A growing list of ongoing projects
Kinder Morgan has already begun to take advantage of the growing need for gas infrastructure expansion. Kinder discussed several projects he recently approved. “In July, we announced the approximately $3 billion Southern System Expansion 4 project, which is backed by long-term contracts with shippers and will increase our Southern Natural Gas Southern Line capacity by one day,” he said. “It is designed to help accommodate growth by approximately 1.2 Bcf per year.” Power generation and residential commercial demand in the Southeastern US market. ” The company will finance $1.7 billion of the project cost. The expansion is expected to begin commercial service in the second half of 2028.
Meanwhile, “Today, we are announcing the expansion of our GCX system in Texas, which will enable our customers with long-term throughput agreements to move significant additional gas from the Permian Basin.” he said. The company will finance $161 million of the $455 million project, which is expected to be operational by mid-2026.
The company “plans to announce additional significant projects in the coming months that will allow us to grow and expand our network to better meet the needs of our customers and benefit our bottom line,” the co-founders said by phone. stated at the meeting. .
CEO Kim Dang spoke about several opportunities during the conference call. “Current discussions around power opportunities are well above the 5 Bcf per day we stated in the second quarter. Our internal numbers on overall natural gas market growth are That’s roughly 25 Bcf.” She then considered the myriad factors driving this demand. On the electricity side, population and business migration to the southern half of the country is increasing energy demand in an already tight market.

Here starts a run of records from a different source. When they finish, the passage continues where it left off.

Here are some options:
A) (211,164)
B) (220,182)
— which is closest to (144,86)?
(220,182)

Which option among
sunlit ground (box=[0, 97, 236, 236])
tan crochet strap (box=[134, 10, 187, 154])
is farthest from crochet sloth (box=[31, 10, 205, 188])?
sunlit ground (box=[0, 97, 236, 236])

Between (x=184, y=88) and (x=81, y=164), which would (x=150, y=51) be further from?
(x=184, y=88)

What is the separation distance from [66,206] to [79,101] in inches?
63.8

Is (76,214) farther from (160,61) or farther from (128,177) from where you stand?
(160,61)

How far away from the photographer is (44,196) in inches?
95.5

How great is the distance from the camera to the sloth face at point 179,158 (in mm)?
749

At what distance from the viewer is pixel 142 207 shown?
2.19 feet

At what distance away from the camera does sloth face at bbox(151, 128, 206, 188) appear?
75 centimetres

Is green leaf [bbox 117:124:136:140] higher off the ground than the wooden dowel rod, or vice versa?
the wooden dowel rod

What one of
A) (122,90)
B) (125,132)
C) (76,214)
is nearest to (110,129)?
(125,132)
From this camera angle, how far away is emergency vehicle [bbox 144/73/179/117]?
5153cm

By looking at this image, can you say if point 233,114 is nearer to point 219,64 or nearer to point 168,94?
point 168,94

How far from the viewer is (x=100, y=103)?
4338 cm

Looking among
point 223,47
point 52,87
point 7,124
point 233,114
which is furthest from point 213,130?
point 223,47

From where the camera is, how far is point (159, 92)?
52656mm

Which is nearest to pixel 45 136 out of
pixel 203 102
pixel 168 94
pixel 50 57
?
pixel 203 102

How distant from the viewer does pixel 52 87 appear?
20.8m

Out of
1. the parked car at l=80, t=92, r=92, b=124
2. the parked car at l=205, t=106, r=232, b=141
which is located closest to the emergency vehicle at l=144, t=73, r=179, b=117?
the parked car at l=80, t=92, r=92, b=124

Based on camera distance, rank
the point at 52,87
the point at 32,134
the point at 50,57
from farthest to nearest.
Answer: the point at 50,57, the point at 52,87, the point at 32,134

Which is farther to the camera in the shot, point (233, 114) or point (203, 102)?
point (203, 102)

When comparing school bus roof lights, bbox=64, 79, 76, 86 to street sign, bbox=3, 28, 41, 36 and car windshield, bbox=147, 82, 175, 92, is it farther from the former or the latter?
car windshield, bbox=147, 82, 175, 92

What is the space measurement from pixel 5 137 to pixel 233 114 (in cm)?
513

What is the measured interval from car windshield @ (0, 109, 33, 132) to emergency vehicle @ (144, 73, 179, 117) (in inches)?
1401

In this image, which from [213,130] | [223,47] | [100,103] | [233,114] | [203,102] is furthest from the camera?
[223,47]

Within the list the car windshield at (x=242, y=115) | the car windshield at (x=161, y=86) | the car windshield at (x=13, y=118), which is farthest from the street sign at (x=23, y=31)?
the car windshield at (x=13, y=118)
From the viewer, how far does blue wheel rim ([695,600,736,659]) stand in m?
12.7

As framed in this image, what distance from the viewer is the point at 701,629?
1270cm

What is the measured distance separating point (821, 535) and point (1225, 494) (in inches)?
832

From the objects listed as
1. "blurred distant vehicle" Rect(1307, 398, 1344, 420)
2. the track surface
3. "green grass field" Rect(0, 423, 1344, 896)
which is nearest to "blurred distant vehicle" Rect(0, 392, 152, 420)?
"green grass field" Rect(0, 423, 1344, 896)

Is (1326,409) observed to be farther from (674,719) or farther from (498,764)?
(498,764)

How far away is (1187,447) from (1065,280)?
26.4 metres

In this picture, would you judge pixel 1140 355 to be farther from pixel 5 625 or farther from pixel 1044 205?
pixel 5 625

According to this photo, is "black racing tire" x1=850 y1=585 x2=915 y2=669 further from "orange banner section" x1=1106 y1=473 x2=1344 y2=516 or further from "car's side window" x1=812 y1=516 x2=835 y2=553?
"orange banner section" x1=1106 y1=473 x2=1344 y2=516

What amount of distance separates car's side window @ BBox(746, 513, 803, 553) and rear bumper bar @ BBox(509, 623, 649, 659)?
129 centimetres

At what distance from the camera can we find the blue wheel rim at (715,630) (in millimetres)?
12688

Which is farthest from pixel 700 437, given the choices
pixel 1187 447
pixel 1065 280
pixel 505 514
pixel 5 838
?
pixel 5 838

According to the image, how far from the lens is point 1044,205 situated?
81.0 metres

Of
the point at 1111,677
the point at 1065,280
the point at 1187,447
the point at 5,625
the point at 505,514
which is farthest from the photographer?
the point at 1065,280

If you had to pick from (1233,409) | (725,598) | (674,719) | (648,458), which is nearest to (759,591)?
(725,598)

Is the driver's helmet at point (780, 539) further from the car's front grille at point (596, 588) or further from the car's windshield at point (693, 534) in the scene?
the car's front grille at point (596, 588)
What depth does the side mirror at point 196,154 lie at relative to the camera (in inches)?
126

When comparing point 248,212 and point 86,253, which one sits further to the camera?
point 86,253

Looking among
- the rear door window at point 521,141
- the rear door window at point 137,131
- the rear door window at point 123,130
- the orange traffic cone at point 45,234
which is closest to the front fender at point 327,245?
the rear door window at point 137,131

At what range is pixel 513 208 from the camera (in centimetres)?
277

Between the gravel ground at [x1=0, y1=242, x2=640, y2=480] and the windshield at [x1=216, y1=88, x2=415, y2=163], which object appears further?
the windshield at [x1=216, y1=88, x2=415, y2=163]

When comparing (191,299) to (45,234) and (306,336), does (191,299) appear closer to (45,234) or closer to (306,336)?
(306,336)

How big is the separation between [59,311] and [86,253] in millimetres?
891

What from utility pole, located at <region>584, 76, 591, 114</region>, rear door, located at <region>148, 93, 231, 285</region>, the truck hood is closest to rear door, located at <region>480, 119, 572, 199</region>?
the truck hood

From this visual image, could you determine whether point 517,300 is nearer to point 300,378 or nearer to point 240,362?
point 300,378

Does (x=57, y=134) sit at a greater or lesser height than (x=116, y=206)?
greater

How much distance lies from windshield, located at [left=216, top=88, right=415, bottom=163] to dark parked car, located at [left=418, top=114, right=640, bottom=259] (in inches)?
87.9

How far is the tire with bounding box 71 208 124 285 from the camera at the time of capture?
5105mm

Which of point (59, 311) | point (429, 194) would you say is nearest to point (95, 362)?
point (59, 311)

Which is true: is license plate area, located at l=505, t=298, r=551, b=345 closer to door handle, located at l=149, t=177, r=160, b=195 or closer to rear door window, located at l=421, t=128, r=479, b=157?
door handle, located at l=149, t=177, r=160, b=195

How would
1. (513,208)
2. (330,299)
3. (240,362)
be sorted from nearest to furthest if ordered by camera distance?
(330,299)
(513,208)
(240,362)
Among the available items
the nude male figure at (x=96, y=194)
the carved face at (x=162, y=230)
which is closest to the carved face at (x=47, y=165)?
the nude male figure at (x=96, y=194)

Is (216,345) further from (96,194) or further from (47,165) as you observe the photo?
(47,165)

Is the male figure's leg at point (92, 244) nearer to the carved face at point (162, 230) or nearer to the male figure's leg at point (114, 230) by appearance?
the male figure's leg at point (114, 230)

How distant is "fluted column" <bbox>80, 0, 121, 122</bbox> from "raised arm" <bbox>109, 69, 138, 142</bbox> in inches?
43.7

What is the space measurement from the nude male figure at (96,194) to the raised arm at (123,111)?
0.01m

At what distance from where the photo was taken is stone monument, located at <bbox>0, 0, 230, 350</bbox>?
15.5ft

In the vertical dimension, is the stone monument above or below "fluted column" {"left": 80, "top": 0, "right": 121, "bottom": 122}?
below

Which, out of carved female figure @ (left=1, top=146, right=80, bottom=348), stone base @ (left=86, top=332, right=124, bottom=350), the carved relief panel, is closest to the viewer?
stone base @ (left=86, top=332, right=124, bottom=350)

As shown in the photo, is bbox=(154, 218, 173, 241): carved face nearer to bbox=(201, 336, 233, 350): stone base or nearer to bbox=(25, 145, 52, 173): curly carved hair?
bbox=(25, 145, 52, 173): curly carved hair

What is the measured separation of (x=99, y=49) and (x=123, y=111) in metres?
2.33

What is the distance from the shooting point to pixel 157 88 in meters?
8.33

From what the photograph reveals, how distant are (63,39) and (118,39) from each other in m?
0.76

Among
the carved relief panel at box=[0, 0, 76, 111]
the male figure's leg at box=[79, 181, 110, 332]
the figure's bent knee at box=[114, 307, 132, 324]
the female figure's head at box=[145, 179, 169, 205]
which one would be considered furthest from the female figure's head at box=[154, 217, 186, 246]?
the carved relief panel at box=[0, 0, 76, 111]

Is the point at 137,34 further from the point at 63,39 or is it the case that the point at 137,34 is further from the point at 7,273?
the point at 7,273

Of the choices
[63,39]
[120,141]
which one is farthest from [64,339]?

Meanwhile, the CHIPS Act, lower raw material prices, and national security are driving onshoring and nearshoring of manufacturing. On top of that, the growth of renewable energy is increasing the demand for gas to offset that intermittency. “And of course, the demand for data centers is skyrocketing,” Dunn said. “Regardless of demand factors, one project often creates the need for the next.”
Dang noted that the company has some very large projects in development in the $1.5 billion to $2 billion range. However, most are small “singles and doubles”. While the company won’t capture all of these projects and larger projects will take some time to materialize, “more opportunities continue to be set up throughout this year and conversations become more focused and It’s becoming more concrete.”
There’s plenty of fuel to grow
The co-founders of Kinder Morgan had never before seen such rich opportunities to expand their business. Multiple demand drivers are driving the need for more gas in the future, which means the country will need more gas infrastructure. As a leader in this field, Kinder Morgan is well positioned to take advantage of this opportunity. This should fuel meaningful growth for the company over the next few years, making it look like a great stock to buy for the long term.